== Data to use

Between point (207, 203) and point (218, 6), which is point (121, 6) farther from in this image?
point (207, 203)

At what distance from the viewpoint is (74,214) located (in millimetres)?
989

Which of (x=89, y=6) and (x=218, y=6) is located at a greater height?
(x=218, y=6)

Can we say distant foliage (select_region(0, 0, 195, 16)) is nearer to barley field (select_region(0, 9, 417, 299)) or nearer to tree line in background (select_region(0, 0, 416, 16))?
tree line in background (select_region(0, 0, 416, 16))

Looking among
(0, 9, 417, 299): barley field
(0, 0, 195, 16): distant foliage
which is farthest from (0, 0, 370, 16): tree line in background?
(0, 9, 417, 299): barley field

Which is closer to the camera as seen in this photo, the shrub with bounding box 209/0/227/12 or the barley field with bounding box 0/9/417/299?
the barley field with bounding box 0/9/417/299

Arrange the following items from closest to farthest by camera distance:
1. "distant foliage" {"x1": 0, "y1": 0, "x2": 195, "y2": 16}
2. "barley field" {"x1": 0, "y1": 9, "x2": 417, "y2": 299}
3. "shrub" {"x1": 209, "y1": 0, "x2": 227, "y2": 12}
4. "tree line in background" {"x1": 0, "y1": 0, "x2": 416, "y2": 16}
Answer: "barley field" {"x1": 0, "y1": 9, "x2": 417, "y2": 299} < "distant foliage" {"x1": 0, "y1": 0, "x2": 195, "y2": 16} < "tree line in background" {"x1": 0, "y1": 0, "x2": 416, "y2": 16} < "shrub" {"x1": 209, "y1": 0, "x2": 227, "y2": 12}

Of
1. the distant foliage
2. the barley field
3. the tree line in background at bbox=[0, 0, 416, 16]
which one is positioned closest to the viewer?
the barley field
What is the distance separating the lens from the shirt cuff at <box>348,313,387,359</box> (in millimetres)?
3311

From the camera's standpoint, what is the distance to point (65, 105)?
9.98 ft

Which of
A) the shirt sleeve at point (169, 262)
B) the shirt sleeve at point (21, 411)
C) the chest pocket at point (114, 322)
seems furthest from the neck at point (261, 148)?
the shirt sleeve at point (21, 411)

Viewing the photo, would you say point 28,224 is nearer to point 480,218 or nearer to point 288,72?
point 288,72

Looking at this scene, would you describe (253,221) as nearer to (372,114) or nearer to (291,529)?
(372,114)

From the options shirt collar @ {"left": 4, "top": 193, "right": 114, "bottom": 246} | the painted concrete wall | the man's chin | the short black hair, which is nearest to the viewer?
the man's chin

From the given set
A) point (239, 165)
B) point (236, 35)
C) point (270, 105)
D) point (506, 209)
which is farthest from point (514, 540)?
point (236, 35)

====
== Data to use

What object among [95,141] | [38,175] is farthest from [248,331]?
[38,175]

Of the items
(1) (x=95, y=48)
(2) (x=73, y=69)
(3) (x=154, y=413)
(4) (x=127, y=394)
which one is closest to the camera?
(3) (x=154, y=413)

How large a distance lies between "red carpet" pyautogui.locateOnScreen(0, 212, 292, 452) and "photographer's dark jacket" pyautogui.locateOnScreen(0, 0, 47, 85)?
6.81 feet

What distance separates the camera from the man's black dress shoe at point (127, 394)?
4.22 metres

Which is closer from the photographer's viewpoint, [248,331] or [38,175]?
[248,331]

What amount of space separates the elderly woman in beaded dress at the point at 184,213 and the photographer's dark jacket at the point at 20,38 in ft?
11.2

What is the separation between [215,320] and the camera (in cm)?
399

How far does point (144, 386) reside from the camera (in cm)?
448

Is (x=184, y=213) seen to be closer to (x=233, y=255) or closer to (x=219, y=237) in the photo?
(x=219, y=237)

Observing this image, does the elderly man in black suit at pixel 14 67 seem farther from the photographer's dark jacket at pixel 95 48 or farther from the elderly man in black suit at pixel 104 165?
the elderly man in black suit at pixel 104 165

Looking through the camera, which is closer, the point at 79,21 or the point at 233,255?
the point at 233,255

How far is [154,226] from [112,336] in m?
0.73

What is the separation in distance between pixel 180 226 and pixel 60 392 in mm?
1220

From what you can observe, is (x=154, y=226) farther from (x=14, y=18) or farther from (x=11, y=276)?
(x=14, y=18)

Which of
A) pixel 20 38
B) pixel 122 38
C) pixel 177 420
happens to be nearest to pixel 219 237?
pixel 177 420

====

* Direction: Locate every line of the material above that contains the word "closer", and copy each such line in full. Matching is case-sensitive.

* Solved problem:
Which is closer to the camera as seen in this photo, the shrub with bounding box 209/0/227/12 or the barley field with bounding box 0/9/417/299?
Which is closer from the photographer's viewpoint, [248,331] or [38,175]?
Is (x=184, y=213) seen to be closer to (x=233, y=255) or closer to (x=219, y=237) in the photo?
Looking through the camera, which is closer, the point at 79,21 or the point at 233,255?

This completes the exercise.